GoldPeg develops dry cooker stretcher for mozzarella

By Guy Montague-Jones

- Last updated on GMT

Related tags: Cheese

GoldPeg has developed a dry cooker stretcher for the production of mozzarella and pasta filata that eliminates cook bath water from the manufacturing process.

Taking cook water out of the cheese processing equation is the highlighted benefit of the new GPiCS machine. GoldPeg said this means no disposal of salty effluent cook water and no reprocessing to reclaim protein, fat, and whey solids washed from product in the cook water.

With these water use and wastage benefits, GoldPeg claims the direct steam injection system delivers an increase in productivity to mozzarella and pasta filata makers.

Productivity

GoldPeg spokesperson Paula Bell said efficiency benefits include more uptime due to faster CIP turnaround, long runs to match curd supply, and start-up/ shut down losses 10 per cent of a traditional wet cooker.

At the same time, GoldPeg claims the GPiCS cheese offers identical composition, sensory, and functionality to a traditional wet cooker product.

GoldPeg specialises in direct steam injection (DSI) continuous cooking systems for dairy and food manufacturers, but in order to achieve the desired results with the GPiCS, Bell said GoldPeg had to design the GPiCS around the finished products.

Saved entries:

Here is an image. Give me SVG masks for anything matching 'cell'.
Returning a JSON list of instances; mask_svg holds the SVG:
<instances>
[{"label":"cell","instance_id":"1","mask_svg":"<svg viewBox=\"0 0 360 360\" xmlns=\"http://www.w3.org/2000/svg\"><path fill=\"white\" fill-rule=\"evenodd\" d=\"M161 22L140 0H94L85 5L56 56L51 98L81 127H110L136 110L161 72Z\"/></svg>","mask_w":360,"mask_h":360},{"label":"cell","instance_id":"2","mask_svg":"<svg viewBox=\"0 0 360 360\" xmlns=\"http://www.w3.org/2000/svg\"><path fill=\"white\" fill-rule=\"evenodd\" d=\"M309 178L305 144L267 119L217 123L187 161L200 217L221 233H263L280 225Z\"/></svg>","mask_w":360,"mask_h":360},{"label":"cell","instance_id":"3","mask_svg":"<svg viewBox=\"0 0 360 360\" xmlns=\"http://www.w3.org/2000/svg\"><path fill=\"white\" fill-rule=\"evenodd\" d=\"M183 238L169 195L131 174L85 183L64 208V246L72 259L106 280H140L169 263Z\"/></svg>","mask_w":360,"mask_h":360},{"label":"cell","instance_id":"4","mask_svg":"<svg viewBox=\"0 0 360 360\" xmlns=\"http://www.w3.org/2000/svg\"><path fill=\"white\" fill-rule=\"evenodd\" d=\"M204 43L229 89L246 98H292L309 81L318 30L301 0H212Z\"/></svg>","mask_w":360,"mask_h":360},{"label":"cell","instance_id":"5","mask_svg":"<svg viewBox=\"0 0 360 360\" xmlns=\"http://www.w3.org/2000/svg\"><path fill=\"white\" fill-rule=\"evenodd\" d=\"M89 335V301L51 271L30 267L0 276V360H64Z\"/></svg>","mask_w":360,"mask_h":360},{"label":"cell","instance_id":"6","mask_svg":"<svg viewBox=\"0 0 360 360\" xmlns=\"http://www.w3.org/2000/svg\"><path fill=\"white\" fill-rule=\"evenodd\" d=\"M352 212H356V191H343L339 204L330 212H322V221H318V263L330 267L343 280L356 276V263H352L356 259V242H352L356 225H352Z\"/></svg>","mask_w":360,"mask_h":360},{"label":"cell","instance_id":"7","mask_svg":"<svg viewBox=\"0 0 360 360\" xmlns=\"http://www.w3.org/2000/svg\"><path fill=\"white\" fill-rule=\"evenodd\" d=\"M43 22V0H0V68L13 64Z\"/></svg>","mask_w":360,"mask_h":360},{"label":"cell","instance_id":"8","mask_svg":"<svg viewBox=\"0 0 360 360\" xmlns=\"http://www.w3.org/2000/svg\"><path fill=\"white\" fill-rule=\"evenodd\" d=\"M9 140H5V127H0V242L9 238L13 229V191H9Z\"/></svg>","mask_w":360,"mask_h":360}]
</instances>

(What you need to do):
**1.** In the article about GoldPeg's dry cooker stretcher, what does the new machine remove from the mozzarella and pasta filata manufacturing process?
**2.** Carry on the article about GoldPeg's dry cooker stretcher, picking up after its final sentence.

(Your written answers):
**1.** It removes cook bath water from the manufacturing process.

**2.**
Bell said: “Mozzarella curd is very sensitive so in response our system was adapted to be a low pressure and low shear environment.

“Also, individual mozzarella and pasta filata varieties require different amounts of work at different stages so the working and stretching of the GPiCS can be individually and independently adjusted.”

Markets

Although GoldPeg is headquartered in Australia, Bell said the company expects the US, Europe, and Japan to be its core markets for the GPiCS. The machine will be officially launched at the International Cheese Technology Expo (ITCE) in Madison Wisconsin, in April.

GPiCS was developed with the support of an AusIndustry grant from the Australian Government and has been fully tested at the Commonwealth Scientific and Industrial Research Organisation​(CSIRO) Australia.